== MATERIAL PROVIDED ==

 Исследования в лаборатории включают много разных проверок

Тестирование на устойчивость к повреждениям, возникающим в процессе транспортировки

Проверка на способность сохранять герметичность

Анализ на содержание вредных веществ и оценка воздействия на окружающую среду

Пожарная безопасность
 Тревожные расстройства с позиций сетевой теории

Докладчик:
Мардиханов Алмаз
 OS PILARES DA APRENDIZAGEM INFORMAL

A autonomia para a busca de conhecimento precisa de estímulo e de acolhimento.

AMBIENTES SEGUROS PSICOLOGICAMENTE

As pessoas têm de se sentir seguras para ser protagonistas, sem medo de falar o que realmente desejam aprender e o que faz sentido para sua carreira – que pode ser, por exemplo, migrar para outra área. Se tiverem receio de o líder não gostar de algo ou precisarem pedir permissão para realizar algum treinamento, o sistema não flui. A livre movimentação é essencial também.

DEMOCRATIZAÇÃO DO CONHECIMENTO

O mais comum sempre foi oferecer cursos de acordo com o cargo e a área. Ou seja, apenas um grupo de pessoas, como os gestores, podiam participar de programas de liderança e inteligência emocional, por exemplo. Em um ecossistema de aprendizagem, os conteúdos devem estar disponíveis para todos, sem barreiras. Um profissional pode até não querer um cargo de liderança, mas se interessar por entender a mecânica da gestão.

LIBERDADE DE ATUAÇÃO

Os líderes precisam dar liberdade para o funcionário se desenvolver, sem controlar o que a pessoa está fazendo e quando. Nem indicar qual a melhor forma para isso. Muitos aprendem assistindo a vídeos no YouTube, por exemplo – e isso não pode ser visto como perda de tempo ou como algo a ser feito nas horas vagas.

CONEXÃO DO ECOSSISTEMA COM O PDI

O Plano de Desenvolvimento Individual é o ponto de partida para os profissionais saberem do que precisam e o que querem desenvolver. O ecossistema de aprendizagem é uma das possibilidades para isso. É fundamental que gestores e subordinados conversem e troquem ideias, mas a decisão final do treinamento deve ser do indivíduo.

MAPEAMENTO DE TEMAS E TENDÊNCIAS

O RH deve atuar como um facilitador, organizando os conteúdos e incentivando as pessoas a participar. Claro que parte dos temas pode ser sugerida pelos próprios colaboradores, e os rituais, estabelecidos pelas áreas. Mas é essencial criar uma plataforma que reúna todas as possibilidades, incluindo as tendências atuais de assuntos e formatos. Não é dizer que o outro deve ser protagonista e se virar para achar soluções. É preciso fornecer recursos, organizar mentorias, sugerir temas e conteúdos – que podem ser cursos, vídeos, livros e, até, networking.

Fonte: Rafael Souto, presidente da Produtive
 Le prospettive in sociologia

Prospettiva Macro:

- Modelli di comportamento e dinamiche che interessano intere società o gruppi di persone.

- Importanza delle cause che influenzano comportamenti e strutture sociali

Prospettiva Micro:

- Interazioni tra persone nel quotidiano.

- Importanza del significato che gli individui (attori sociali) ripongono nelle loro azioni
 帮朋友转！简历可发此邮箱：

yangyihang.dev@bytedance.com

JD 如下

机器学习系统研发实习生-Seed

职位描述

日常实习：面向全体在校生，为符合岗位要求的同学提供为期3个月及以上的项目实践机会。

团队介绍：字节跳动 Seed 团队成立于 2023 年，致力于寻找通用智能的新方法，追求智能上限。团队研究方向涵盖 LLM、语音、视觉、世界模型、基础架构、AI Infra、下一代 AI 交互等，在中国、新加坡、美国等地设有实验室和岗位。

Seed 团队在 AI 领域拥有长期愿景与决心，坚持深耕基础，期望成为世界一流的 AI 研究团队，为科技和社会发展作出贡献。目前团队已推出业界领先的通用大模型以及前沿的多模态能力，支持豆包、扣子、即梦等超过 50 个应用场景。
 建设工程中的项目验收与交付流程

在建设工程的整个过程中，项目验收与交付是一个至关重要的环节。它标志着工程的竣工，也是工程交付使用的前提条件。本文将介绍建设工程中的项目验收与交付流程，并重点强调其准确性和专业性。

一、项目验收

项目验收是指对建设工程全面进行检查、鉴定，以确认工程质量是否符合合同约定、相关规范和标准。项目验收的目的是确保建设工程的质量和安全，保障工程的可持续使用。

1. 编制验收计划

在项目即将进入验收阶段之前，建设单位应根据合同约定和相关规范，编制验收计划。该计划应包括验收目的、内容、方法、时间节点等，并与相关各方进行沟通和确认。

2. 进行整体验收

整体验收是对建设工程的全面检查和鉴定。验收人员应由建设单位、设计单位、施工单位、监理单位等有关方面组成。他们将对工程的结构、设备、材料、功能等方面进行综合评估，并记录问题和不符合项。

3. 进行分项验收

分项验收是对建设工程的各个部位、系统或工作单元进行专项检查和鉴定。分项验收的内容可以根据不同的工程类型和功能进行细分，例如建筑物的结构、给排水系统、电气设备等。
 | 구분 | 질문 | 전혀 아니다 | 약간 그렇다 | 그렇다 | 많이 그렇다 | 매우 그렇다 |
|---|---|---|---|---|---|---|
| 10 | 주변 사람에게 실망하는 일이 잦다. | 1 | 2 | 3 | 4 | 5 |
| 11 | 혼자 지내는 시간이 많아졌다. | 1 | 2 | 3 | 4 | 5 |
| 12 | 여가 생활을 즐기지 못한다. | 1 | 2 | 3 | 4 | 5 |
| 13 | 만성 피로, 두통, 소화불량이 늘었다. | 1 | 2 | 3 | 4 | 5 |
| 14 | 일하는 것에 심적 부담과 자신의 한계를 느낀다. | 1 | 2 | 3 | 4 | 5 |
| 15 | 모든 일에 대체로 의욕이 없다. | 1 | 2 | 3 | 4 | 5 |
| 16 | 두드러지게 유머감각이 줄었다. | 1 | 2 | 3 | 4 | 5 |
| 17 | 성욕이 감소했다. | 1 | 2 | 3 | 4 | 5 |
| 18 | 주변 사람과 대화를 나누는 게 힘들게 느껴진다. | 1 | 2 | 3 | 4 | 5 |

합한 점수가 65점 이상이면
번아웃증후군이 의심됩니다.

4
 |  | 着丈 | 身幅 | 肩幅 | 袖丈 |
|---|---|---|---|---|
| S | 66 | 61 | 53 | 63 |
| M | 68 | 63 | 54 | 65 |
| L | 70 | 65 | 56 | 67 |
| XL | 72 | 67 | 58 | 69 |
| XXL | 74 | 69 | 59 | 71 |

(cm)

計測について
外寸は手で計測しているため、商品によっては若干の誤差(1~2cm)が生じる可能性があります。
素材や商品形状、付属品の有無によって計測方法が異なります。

===

## ACTIVITY
Retype exactly the lines from the first line of the records above through the line containing "MAPEAMENTO DE TEMAS E TENDÊNCIAS", both included, and nothing else.

## FINISHED TASK
 Исследования в лаборатории включают много разных проверок

Тестирование на устойчивость к повреждениям, возникающим в процессе транспортировки

Проверка на способность сохранять герметичность

Анализ на содержание вредных веществ и оценка воздействия на окружающую среду

Пожарная безопасность
 Тревожные расстройства с позиций сетевой теории

Докладчик:
Мардиханов Алмаз
 OS PILARES DA APRENDIZAGEM INFORMAL

A autonomia para a busca de conhecimento precisa de estímulo e de acolhimento.

AMBIENTES SEGUROS PSICOLOGICAMENTE

As pessoas têm de se sentir seguras para ser protagonistas, sem medo de falar o que realmente desejam aprender e o que faz sentido para sua carreira – que pode ser, por exemplo, migrar para outra área. Se tiverem receio de o líder não gostar de algo ou precisarem pedir permissão para realizar algum treinamento, o sistema não flui. A livre movimentação é essencial também.

DEMOCRATIZAÇÃO DO CONHECIMENTO

O mais comum sempre foi oferecer cursos de acordo com o cargo e a área. Ou seja, apenas um grupo de pessoas, como os gestores, podiam participar de programas de liderança e inteligência emocional, por exemplo. Em um ecossistema de aprendizagem, os conteúdos devem estar disponíveis para todos, sem barreiras. Um profissional pode até não querer um cargo de liderança, mas se interessar por entender a mecânica da gestão.

LIBERDADE DE ATUAÇÃO

Os líderes precisam dar liberdade para o funcionário se desenvolver, sem controlar o que a pessoa está fazendo e quando. Nem indicar qual a melhor forma para isso. Muitos aprendem assistindo a vídeos no YouTube, por exemplo – e isso não pode ser visto como perda de tempo ou como algo a ser feito nas horas vagas.

CONEXÃO DO ECOSSISTEMA COM O PDI

O Plano de Desenvolvimento Individual é o ponto de partida para os profissionais saberem do que precisam e o que querem desenvolver. O ecossistema de aprendizagem é uma das possibilidades para isso. É fundamental que gestores e subordinados conversem e troquem ideias, mas a decisão final do treinamento deve ser do indivíduo.

MAPEAMENTO DE TEMAS E TENDÊNCIAS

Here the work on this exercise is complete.